C’est un laser fibré (en quartz): il est pourvu de 3 fibres, une fibre de 200, 300 et 600 µm de diamètre (elles se fixent sur le devant de l’appareil, voir flèche sur photo : Ph.1). Ces fibres sont protégées par une gaine et ne doivent jamais être pliées ni écrasées. Si le bout des fibres 200 ou 300 est endommagé lors de leur utilisation, il se coupe aisément avec une paire de ciseaux spécifique.


  • fibre 600 - elle est insérée dans une pièce à main, elle est destinée à faire de la bio stimulation et du blanchiment.

  • fibre 300 - elle est utilisée :
  • lors de petites chirurgies, avec un effet photoablatif ; Exemples : approfondissement de vestibule, frénectomie, gingivectomie pathologique ou esthétique, ….
  • Lors de désinfection, avec un effet photochimique, de poche parodontale, après un curetage apical, dans une alvéole après extraction ou si alvéolite, un sulcus enflammé par une couronne transitoire mobile, autour d’un implant (péri implantite) et toujours en présence d’eau oxygénée (la liste n’est pas exhaustive !).

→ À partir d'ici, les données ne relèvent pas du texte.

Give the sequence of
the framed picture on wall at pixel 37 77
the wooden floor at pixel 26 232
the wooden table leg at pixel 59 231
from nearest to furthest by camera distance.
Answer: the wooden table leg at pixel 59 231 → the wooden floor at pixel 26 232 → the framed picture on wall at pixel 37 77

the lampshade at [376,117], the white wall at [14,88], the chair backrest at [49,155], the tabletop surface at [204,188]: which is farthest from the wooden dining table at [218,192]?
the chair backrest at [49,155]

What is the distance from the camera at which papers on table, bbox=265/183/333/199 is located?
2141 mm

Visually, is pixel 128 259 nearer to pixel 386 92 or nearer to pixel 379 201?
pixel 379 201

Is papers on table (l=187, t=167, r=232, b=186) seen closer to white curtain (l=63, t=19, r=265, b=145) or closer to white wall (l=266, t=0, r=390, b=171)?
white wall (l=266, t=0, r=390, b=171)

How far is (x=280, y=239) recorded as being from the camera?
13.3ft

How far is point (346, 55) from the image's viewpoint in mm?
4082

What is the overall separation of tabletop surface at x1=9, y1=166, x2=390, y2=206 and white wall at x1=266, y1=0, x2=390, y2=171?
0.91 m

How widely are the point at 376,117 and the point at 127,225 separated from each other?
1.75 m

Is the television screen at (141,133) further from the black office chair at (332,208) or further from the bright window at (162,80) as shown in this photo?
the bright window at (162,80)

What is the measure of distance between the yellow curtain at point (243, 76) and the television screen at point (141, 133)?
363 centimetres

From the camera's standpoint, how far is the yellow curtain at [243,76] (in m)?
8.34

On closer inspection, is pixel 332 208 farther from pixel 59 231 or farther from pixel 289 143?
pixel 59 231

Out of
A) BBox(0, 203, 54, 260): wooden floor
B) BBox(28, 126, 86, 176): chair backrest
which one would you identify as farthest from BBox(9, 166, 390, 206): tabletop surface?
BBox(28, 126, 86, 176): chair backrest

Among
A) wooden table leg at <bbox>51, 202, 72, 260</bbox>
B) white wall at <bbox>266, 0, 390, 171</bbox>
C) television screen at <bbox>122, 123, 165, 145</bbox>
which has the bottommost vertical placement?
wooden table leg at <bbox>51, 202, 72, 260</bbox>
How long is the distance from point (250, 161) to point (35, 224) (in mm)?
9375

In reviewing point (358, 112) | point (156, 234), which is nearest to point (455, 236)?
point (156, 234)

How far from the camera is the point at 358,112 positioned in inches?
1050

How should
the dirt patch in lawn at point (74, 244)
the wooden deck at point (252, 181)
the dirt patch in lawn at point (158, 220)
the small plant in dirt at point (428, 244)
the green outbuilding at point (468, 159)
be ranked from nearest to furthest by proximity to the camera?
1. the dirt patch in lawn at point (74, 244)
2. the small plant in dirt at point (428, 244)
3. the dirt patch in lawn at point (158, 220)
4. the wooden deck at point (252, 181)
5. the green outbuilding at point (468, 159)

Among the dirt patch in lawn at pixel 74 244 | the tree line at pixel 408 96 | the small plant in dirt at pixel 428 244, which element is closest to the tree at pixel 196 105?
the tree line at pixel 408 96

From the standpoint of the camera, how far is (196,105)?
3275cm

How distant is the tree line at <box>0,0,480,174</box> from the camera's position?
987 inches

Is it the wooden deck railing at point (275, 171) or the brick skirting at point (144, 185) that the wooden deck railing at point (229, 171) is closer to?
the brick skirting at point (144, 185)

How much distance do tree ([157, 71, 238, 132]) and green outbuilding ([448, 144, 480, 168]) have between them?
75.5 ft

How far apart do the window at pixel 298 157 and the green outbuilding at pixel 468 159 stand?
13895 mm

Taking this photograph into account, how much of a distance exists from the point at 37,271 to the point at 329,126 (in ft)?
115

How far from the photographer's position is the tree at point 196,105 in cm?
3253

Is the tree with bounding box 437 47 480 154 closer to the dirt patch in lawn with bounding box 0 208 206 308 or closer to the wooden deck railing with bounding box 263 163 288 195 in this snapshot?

  • fibre 200 - elle est utilisée lors d’un traitement endodontique d’une dent infectée, ou présentant un granulome, toujours sous irrigation d’eau oxygénée. Elle pourrait être utilisée pour une frénectomie, mais étant plus fine, elle est plus flexible (difficulté de maniement) et plus fragile, la fluence est plus grande et l’effet thermique plus difficile à maîtriser.